Turning, he put his arm around Marion Wyatt's waist and lifted her off the ground so that her body was on his shoulder--he seeming to her to do this as easily as she, herself, could have lifted a velvet cushion--then, on tiptoe, and keeping always in the deepest blackness of the hall's extremity, he advanced to the great door and felt for the lock. But the key was not in it! Had it been, another moment would have seen them outside, since there was but one transverse bar to push up, and one turn to be given to that key.

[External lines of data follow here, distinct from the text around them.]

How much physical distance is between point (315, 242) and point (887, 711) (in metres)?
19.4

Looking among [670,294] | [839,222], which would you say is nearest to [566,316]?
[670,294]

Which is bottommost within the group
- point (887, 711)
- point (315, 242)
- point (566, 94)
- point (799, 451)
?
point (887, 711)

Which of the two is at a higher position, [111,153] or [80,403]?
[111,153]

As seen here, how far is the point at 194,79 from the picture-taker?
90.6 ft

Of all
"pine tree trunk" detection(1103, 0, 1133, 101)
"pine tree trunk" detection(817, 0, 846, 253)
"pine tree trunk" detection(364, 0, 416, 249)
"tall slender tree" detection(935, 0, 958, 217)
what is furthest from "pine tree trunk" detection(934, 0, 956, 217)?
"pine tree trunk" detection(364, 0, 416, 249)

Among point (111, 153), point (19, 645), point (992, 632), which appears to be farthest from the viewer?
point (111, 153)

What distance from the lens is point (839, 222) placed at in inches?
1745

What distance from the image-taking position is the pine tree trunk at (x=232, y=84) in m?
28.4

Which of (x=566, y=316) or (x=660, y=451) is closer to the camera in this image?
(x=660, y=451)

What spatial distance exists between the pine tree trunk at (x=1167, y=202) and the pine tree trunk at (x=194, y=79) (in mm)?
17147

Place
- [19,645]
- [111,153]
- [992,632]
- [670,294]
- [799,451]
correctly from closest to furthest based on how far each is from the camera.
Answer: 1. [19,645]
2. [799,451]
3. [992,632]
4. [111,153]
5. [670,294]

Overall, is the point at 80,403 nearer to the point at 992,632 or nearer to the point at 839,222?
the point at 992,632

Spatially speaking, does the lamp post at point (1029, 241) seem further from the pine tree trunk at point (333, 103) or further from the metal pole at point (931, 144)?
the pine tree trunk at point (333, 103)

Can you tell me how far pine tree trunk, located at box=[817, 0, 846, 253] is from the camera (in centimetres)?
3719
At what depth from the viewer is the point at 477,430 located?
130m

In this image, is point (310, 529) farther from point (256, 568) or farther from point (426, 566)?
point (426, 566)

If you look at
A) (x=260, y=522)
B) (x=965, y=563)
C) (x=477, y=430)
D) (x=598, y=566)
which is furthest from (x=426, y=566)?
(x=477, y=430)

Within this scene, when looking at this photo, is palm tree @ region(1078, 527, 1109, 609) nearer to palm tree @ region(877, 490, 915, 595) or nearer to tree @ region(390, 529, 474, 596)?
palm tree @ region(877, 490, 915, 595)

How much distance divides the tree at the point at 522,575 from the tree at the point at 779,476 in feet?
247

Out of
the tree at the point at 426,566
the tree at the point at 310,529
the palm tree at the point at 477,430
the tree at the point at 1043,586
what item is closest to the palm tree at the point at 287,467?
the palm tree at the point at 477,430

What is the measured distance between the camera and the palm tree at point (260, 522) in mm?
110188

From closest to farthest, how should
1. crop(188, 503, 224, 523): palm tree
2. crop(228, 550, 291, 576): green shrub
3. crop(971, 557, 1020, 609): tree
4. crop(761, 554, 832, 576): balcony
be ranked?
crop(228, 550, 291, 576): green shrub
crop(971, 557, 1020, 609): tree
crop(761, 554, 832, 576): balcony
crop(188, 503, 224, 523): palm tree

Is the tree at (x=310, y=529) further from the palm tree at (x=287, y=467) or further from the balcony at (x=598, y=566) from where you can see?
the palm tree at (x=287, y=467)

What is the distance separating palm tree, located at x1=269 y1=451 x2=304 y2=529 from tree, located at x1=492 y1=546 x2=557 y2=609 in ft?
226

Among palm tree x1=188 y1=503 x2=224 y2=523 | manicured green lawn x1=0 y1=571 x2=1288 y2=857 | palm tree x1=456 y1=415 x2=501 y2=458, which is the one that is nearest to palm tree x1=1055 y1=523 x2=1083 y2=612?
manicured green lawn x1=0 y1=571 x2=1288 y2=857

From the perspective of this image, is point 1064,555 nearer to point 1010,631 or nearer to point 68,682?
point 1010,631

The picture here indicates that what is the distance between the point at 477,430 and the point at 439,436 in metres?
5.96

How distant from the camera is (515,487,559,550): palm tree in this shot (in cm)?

"The bunch is on the table," he whispered. "I see it glittering in the light cast by the logs. Stay here while I go back for it and--if you can--push up the bar that is athwart the panels. But, in the name of heaven, of all our hopes, do it gently, softly. If it creaks or makes any noise so as to awaken the man, I must stab him to the heart for our own protection. Be careful--do it inch by inch--I will stand over him. Begin when I am by his side."

A few moments more and he did stand over the other, his hand upon his dagger ready to plunge it into Brach's heart should he awaken. Once, too, that hand half drew the knife from its sheath--for the great transverse bar creaked slightly as the girl removed it from its wooden socket and pushed it upwards!

In his other hand he held the great bunch of keys!

And now the time had come; they were saved! The bar was up. Brach still slept. All in the house was quiet as death. There was no more to do but to fit in the key, turn it, and so go forth into the night. They were saved!

* * * * * *

Across the hall he made his way, Marion Wyatt standing by the great portal, her back to it, waiting for him to reach her. Then--suddenly--on the vast place without, they heard the rapid clatter of a horse's hoofs, heard the iron of its shoes ring smartly out upon the stones as it struck them; heard a man's voice call harshly, "Ho! within. Open quickly," and, with a smothered shriek, Marion fell on her knees, her hands clasped and wrung together.

"'Tis he," she wailed. "He! De Bois-Vallée. God help us We are lost."

"'Tis he for sure," Andrew replied. "As for being lost, we will see for that. Put back the bolt. He is not in his house yet. Later, we will open to him. At present the work is here," and, wasting no further time, he rushed at the man, Brach, who, even though he had not been already awakened, would have been so by the loud reverberation of the bar as the distracted woman flung it back across the door into its socket.